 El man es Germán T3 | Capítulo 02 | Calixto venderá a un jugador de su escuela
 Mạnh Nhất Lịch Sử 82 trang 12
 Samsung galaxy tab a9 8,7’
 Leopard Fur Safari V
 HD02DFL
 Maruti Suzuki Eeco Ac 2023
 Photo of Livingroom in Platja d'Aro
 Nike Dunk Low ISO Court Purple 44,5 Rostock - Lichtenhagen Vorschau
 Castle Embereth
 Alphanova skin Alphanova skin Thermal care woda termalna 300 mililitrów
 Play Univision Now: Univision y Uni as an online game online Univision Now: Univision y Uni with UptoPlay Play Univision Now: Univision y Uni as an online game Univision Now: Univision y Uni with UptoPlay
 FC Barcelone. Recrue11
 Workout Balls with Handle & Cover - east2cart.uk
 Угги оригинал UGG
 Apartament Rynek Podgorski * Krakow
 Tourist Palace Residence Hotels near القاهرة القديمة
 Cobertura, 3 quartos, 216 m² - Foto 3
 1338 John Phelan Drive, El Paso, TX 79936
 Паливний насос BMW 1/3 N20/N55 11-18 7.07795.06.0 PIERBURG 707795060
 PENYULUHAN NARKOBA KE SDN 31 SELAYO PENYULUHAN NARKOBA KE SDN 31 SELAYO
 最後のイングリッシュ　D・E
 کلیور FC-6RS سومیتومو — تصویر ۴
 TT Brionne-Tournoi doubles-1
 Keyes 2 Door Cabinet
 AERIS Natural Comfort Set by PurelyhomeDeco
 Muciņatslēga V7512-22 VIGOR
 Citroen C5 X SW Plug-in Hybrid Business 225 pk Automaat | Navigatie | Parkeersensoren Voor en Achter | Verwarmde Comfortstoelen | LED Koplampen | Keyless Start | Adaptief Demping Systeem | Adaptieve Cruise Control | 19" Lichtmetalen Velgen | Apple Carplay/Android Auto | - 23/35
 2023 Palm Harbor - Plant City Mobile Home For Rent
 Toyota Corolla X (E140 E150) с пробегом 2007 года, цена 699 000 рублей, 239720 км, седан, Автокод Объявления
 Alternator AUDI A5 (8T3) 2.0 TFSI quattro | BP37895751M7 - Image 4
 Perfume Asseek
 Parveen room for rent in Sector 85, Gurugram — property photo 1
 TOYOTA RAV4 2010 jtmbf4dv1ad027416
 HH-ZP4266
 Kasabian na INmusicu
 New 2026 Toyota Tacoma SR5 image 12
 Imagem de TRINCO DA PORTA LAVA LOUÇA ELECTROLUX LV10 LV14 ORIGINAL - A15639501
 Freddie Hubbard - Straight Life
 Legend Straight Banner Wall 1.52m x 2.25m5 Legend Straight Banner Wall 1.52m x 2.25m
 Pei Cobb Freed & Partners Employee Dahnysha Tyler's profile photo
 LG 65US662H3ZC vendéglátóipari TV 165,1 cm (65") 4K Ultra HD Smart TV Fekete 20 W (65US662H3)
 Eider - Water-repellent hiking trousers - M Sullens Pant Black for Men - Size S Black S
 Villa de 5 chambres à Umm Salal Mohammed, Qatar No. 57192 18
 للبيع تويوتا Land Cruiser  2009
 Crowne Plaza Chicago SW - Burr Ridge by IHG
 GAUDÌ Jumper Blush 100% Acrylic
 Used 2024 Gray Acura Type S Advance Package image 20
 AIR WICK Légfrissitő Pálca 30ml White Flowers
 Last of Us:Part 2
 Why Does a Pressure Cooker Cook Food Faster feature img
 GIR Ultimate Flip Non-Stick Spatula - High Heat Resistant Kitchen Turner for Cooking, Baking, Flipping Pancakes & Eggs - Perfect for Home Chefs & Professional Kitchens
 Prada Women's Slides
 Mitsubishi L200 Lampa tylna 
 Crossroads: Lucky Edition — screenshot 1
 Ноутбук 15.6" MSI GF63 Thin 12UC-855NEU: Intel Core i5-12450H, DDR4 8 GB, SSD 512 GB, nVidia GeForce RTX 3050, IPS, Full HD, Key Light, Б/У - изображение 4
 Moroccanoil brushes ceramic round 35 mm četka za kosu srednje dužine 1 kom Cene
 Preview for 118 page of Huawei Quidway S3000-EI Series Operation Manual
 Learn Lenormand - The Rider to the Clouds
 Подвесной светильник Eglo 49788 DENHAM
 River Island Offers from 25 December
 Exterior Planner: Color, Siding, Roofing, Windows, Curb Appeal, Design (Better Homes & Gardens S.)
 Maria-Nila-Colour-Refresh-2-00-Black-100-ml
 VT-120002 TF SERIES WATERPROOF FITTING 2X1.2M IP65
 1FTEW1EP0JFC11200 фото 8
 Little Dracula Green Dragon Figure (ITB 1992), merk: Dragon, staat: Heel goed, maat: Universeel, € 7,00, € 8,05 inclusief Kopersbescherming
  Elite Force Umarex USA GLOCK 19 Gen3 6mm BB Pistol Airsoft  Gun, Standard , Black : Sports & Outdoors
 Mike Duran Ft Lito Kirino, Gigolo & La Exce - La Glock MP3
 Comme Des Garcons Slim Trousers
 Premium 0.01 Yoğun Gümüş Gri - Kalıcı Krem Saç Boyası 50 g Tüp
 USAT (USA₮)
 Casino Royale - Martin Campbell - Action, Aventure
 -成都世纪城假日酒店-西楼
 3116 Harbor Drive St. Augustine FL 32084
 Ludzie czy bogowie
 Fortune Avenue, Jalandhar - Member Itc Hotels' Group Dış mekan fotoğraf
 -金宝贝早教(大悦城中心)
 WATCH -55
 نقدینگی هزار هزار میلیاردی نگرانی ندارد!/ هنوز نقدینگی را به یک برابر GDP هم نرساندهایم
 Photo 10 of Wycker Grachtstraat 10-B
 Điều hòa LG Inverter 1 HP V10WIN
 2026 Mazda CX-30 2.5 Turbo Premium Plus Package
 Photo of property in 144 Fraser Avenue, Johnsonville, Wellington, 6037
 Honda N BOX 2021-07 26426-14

==========

Prompt —
Whatever the entries above contain, reproduce all of them exactly.

Exercise solution —
 El man es Germán T3 | Capítulo 02 | Calixto venderá a un jugador de su escuela
 Mạnh Nhất Lịch Sử 82 trang 12
 Samsung galaxy tab a9 8,7’
 Leopard Fur Safari V
 HD02DFL
 Maruti Suzuki Eeco Ac 2023
 Photo of Livingroom in Platja d'Aro
 Nike Dunk Low ISO Court Purple 44,5 Rostock - Lichtenhagen Vorschau
 Castle Embereth
 Alphanova skin Alphanova skin Thermal care woda termalna 300 mililitrów
 Play Univision Now: Univision y Uni as an online game online Univision Now: Univision y Uni with UptoPlay Play Univision Now: Univision y Uni as an online game Univision Now: Univision y Uni with UptoPlay
 FC Barcelone. Recrue11
 Workout Balls with Handle & Cover - east2cart.uk
 Угги оригинал UGG
 Apartament Rynek Podgorski * Krakow
 Tourist Palace Residence Hotels near القاهرة القديمة
 Cobertura, 3 quartos, 216 m² - Foto 3
 1338 John Phelan Drive, El Paso, TX 79936
 Паливний насос BMW 1/3 N20/N55 11-18 7.07795.06.0 PIERBURG 707795060
 PENYULUHAN NARKOBA KE SDN 31 SELAYO PENYULUHAN NARKOBA KE SDN 31 SELAYO
 最後のイングリッシュ　D・E
 کلیور FC-6RS سومیتومو — تصویر ۴
 TT Brionne-Tournoi doubles-1
 Keyes 2 Door Cabinet
 AERIS Natural Comfort Set by PurelyhomeDeco
 Muciņatslēga V7512-22 VIGOR
 Citroen C5 X SW Plug-in Hybrid Business 225 pk Automaat | Navigatie | Parkeersensoren Voor en Achter | Verwarmde Comfortstoelen | LED Koplampen | Keyless Start | Adaptief Demping Systeem | Adaptieve Cruise Control | 19" Lichtmetalen Velgen | Apple Carplay/Android Auto | - 23/35
 2023 Palm Harbor - Plant City Mobile Home For Rent
 Toyota Corolla X (E140 E150) с пробегом 2007 года, цена 699 000 рублей, 239720 км, седан, Автокод Объявления
 Alternator AUDI A5 (8T3) 2.0 TFSI quattro | BP37895751M7 - Image 4
 Perfume Asseek
 Parveen room for rent in Sector 85, Gurugram — property photo 1
 TOYOTA RAV4 2010 jtmbf4dv1ad027416
 HH-ZP4266
 Kasabian na INmusicu
 New 2026 Toyota Tacoma SR5 image 12
 Imagem de TRINCO DA PORTA LAVA LOUÇA ELECTROLUX LV10 LV14 ORIGINAL - A15639501
 Freddie Hubbard - Straight Life
 Legend Straight Banner Wall 1.52m x 2.25m5 Legend Straight Banner Wall 1.52m x 2.25m
 Pei Cobb Freed & Partners Employee Dahnysha Tyler's profile photo
 LG 65US662H3ZC vendéglátóipari TV 165,1 cm (65") 4K Ultra HD Smart TV Fekete 20 W (65US662H3)
 Eider - Water-repellent hiking trousers - M Sullens Pant Black for Men - Size S Black S
 Villa de 5 chambres à Umm Salal Mohammed, Qatar No. 57192 18
 للبيع تويوتا Land Cruiser  2009
 Crowne Plaza Chicago SW - Burr Ridge by IHG
 GAUDÌ Jumper Blush 100% Acrylic
 Used 2024 Gray Acura Type S Advance Package image 20
 AIR WICK Légfrissitő Pálca 30ml White Flowers
 Last of Us:Part 2
 Why Does a Pressure Cooker Cook Food Faster feature img
 GIR Ultimate Flip Non-Stick Spatula - High Heat Resistant Kitchen Turner for Cooking, Baking, Flipping Pancakes & Eggs - Perfect for Home Chefs & Professional Kitchens
 Prada Women's Slides
 Mitsubishi L200 Lampa tylna 
 Crossroads: Lucky Edition — screenshot 1
 Ноутбук 15.6" MSI GF63 Thin 12UC-855NEU: Intel Core i5-12450H, DDR4 8 GB, SSD 512 GB, nVidia GeForce RTX 3050, IPS, Full HD, Key Light, Б/У - изображение 4
 Moroccanoil brushes ceramic round 35 mm četka za kosu srednje dužine 1 kom Cene
 Preview for 118 page of Huawei Quidway S3000-EI Series Operation Manual
 Learn Lenormand - The Rider to the Clouds
 Подвесной светильник Eglo 49788 DENHAM
 River Island Offers from 25 December
 Exterior Planner: Color, Siding, Roofing, Windows, Curb Appeal, Design (Better Homes & Gardens S.)
 Maria-Nila-Colour-Refresh-2-00-Black-100-ml
 VT-120002 TF SERIES WATERPROOF FITTING 2X1.2M IP65
 1FTEW1EP0JFC11200 фото 8
 Little Dracula Green Dragon Figure (ITB 1992), merk: Dragon, staat: Heel goed, maat: Universeel, € 7,00, € 8,05 inclusief Kopersbescherming
  Elite Force Umarex USA GLOCK 19 Gen3 6mm BB Pistol Airsoft  Gun, Standard , Black : Sports & Outdoors
 Mike Duran Ft Lito Kirino, Gigolo & La Exce - La Glock MP3
 Comme Des Garcons Slim Trousers
 Premium 0.01 Yoğun Gümüş Gri - Kalıcı Krem Saç Boyası 50 g Tüp
 USAT (USA₮)
 Casino Royale - Martin Campbell - Action, Aventure
 -成都世纪城假日酒店-西楼
 3116 Harbor Drive St. Augustine FL 32084
 Ludzie czy bogowie
 Fortune Avenue, Jalandhar - Member Itc Hotels' Group Dış mekan fotoğraf
 -金宝贝早教(大悦城中心)
 WATCH -55
 نقدینگی هزار هزار میلیاردی نگرانی ندارد!/ هنوز نقدینگی را به یک برابر GDP هم نرساندهایم
 Photo 10 of Wycker Grachtstraat 10-B
 Điều hòa LG Inverter 1 HP V10WIN
 2026 Mazda CX-30 2.5 Turbo Premium Plus Package
 Photo of property in 144 Fraser Avenue, Johnsonville, Wellington, 6037
 Honda N BOX 2021-07 26426-14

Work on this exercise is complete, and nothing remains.